■ SUPPLIED PASSAGE

What is computation with information described in natural language? Here are simple examples. I am planning to drive from Berkeley to Santa Barbara, with stopover for lunch in Monterey. It is about 10 am. It will probably take me about two hours to get to Monterey and about an hour to have lunch. From Monterey, it will probably take me about five hours to get to Santa Barbara. What is the probability that I will arrive in Santa Barbara before about six pm? Another simple example: A box contains about twenty balls of various sizes. Most are large. What is the number of small balls? What is the probability that a ball drawn at random is neither small nor large? Another example: A function, f, from reals to reals is described as: If X is small then Y is small; if X is medium then Y is large; if X is large then Y is small. What is the maximum of f? Another example: Usually the temperature is not very low, and usually the temperature is not very high. What is the average temperature? Another example: Usually most United Airlines flights from San Francisco leave on time. What is the probability that my flight will be delayed?
Computation with information described in natural language is closely related to Computing with Words. NL-Computation is of intrinsic importance because much of human knowledge is described in natural language. This is particularly true in such fields as economics, data mining, systems engineering, risk assessment and emergency management. It is safe to predict that as we move further into the age of machine intelligence and mechanized decision-making, NL-Computation will grow in visibility and importance.
Computation with information described in natural language cannot be dealt with through the use of machinery of natural language processing. The problem is semantic imprecision of natural languages. More specifically, a natural language is basically a system for describing perceptions. Perceptions are intrinsically imprecise, reflecting the bounded ability of sensory organs, and ultimately the brain, to resolve detail and store information. Semantic imprecision of natural languages is a concomitant of imprecision of perceptions.
Our approach to NL-Computation centers on what is referred to as generalized-constraint-based computation, or GC-Computation for short. A fundamental thesis which underlies NL-Computation is that information may be interpreted as a generalized constraint. A generalized constraint is expressed as X isr R, where X is the constrained variable, R is a constraining relation and r is an indexical variable which defines the way in which R constrains X. The principal constraints are possibilistic, veristic, probabilistic, usuality, random set, fuzzy graph and group. Generalized constraints may be combined, qualified, propagated, and counter propagated, generating what is called the Generalized Constraint Language, GCL. The key underlying idea is that information conveyed by a proposition may be represented as a generalized constraint, that is, as an element of GCL.

■ TASK INSTRUCTIONS
**1.** According to the passage on natural-language computation, what problem keeps natural language processing machinery from handling computation with information described in natural language?
**2.** From the passage on natural-language computation, pull out the exact wording starting with "Computation with information described in natural language is" and going on through "visibility and importance.".
The material after the passage on natural-language computation is separate from it.

■ DATA ROWS
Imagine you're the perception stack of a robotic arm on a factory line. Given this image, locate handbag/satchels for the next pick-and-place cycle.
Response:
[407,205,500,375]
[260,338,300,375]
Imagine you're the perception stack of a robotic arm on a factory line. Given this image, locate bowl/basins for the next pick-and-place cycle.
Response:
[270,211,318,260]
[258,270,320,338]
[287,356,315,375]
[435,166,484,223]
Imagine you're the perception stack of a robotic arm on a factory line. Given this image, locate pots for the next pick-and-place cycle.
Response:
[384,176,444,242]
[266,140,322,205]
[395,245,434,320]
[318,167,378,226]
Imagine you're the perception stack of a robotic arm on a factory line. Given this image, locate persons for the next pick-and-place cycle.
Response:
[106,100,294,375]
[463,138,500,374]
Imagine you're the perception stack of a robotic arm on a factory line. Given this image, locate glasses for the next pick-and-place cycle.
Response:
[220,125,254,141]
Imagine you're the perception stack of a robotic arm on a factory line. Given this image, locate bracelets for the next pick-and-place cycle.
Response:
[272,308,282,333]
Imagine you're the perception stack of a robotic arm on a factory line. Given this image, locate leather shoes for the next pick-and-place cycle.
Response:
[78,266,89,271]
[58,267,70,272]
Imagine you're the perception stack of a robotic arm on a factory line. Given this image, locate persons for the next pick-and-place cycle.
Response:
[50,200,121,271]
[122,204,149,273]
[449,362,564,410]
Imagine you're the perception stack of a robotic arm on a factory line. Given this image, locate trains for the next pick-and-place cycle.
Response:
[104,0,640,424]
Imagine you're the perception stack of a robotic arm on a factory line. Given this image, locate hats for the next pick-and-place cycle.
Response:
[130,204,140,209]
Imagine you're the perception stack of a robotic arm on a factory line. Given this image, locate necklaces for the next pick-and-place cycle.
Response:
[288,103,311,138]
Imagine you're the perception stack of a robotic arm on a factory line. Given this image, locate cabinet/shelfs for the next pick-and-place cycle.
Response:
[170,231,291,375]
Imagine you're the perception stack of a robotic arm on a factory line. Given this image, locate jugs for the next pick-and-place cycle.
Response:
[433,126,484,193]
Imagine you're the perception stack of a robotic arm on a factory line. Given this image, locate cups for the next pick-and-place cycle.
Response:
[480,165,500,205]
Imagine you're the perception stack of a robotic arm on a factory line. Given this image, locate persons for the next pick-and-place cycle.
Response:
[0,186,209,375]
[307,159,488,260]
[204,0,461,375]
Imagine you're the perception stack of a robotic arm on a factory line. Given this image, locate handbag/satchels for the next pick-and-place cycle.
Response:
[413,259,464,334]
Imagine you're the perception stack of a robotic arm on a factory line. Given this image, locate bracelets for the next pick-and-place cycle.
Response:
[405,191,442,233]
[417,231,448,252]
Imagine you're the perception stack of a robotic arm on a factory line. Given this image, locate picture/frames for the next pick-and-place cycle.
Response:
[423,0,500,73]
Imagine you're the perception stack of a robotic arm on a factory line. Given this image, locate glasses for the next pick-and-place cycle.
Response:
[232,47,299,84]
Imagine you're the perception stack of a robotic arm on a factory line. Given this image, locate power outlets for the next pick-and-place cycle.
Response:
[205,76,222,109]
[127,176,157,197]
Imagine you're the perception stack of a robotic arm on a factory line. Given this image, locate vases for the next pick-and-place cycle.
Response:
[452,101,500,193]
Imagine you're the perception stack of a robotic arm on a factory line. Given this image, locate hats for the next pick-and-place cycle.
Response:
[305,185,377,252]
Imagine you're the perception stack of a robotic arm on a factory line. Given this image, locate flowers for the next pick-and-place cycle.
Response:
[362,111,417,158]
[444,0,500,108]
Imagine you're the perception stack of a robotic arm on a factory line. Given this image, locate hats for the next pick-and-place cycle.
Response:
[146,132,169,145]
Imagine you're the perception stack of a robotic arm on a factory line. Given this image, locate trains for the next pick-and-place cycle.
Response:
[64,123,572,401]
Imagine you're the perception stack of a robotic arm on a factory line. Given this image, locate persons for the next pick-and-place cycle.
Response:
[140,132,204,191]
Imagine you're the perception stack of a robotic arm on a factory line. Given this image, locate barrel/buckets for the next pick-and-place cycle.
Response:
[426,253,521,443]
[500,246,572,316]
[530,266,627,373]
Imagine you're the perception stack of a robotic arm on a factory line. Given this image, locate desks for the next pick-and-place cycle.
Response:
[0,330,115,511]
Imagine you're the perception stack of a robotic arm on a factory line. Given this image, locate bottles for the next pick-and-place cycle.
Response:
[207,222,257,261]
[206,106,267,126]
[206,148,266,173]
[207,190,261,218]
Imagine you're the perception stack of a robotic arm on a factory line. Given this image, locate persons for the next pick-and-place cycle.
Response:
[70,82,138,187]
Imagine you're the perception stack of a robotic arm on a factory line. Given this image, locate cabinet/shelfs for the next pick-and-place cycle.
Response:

■ TASK-BY-TASK ANSWERS
**1.** The semantic imprecision of natural languages.

**2.**
Computation with information described in natural language is closely related to Computing with Words. NL-Computation is of intrinsic importance because much of human knowledge is described in natural language. This is particularly true in such fields as economics, data mining, systems engineering, risk assessment and emergency management. It is safe to predict that as we move further into the age of machine intelligence and mechanized decision-making, NL-Computation will grow in visibility and importance.